Helping Without Being Consumed
Your act of helping does not involve becoming responsible for their intense sorrow. Providing support to grieving individuals becomes possible through healthy emotional limits combined with self-preservation activities.
Conclusion
Caring for grief-related toxicity in your friendship requires simultaneous self-preservation with emotional care for your friend. Your ability to help your grieving friend exists through your knowledge of grief’s psychological aspects and philosophy and through boundary creation and supportive healing approaches. A stoic approach built on empathy and detachment and wisdom will let you develop grace and resilience to handle these challenging situations.
References
- Standard Digital. (2017, October 10). Isaac Ruto’s grief and political battles. Retrieved from https://www.standardmedia.co.ke
- (2009). Nicomachean Ethics(W. D. Ross, Trans.). Oxford University Press.
Aurelius, M. (2002). Meditations (G. Long, Trans.). Dover Publications. - Daily Nation. (2020, March 15). Politician’s grief turns toxic after mother’s death. Retrieved from https://www.nation.co.ke
- (2008). The Enchiridion(T. W. Higginson, Trans.). Dover Publications.
Frankl, V. E. (2006). Man’s Search for Meaning. Beacon Press. - Kübler-Ross, E., & Kessler, D. (2014). On Grief and Grieving: Finding the Meaning of Grief Through the Five Stages of Loss. Scribner.

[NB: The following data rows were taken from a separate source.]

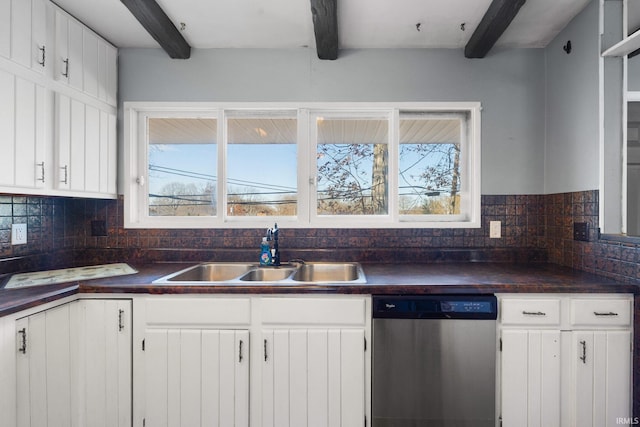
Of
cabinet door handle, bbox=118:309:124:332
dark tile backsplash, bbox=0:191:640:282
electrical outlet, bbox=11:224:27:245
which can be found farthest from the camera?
dark tile backsplash, bbox=0:191:640:282

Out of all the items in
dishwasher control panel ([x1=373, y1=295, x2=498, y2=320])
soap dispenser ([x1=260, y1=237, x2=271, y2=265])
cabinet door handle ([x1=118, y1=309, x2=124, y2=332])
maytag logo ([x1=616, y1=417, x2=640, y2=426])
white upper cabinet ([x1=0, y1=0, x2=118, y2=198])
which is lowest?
maytag logo ([x1=616, y1=417, x2=640, y2=426])

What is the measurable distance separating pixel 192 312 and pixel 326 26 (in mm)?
1747

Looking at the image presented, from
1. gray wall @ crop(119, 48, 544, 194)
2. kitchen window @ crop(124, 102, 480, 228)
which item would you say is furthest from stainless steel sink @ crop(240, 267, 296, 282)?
gray wall @ crop(119, 48, 544, 194)

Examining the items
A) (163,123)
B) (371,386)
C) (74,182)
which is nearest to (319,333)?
(371,386)

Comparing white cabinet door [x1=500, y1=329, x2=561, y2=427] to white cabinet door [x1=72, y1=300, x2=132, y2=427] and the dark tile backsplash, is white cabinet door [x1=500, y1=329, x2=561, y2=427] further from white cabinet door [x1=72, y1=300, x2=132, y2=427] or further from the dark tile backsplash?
white cabinet door [x1=72, y1=300, x2=132, y2=427]

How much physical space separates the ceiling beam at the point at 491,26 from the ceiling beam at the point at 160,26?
74.0 inches

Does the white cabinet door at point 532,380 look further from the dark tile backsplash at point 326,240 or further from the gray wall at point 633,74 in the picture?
the gray wall at point 633,74

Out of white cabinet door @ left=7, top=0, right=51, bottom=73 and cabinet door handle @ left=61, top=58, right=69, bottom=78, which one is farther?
cabinet door handle @ left=61, top=58, right=69, bottom=78

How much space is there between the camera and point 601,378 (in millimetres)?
1498

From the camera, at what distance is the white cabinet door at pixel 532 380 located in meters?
1.51

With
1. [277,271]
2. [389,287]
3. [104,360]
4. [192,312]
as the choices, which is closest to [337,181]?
[277,271]

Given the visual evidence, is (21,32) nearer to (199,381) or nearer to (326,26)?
(326,26)

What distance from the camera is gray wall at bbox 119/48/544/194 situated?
2.14 meters

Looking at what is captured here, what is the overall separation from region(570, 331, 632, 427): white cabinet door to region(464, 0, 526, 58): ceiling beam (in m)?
1.73
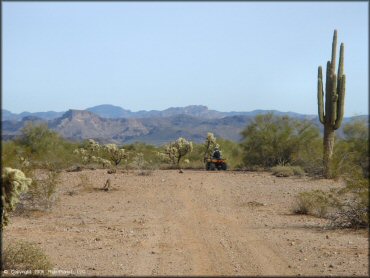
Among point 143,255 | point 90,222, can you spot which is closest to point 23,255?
point 143,255

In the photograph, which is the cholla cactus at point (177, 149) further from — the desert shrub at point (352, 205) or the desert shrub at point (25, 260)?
the desert shrub at point (25, 260)

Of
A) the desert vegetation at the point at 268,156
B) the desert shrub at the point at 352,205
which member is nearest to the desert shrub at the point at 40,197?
the desert vegetation at the point at 268,156

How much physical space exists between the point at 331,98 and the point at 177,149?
13.2 meters

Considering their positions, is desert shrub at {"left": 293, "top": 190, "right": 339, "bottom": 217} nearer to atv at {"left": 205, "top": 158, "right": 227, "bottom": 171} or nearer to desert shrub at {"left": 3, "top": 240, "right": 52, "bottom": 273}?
desert shrub at {"left": 3, "top": 240, "right": 52, "bottom": 273}

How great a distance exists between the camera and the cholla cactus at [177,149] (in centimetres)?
3328

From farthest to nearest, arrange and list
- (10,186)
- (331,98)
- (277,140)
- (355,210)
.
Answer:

- Levinas, E. (1969). Totality and Infinity: An Essay on Exteriority(A. Lingis, Trans.). Duquesne University Press.
- Neimeyer, R. A. (2012). Techniques of Grief Therapy: Creative Practices for Counseling the Bereaved. Routledge.
- Rogers, C. R. (1957). The Necessary and Sufficient Conditions of Therapeutic Personality Change. Journal of Consulting Psychology, 21(2), 95-103.
- Stroebe, M., Schut, H., & Stroebe, W. (2007). Health Outcomes of Bereavement. The Lancet, 370(9603), 1960-1973.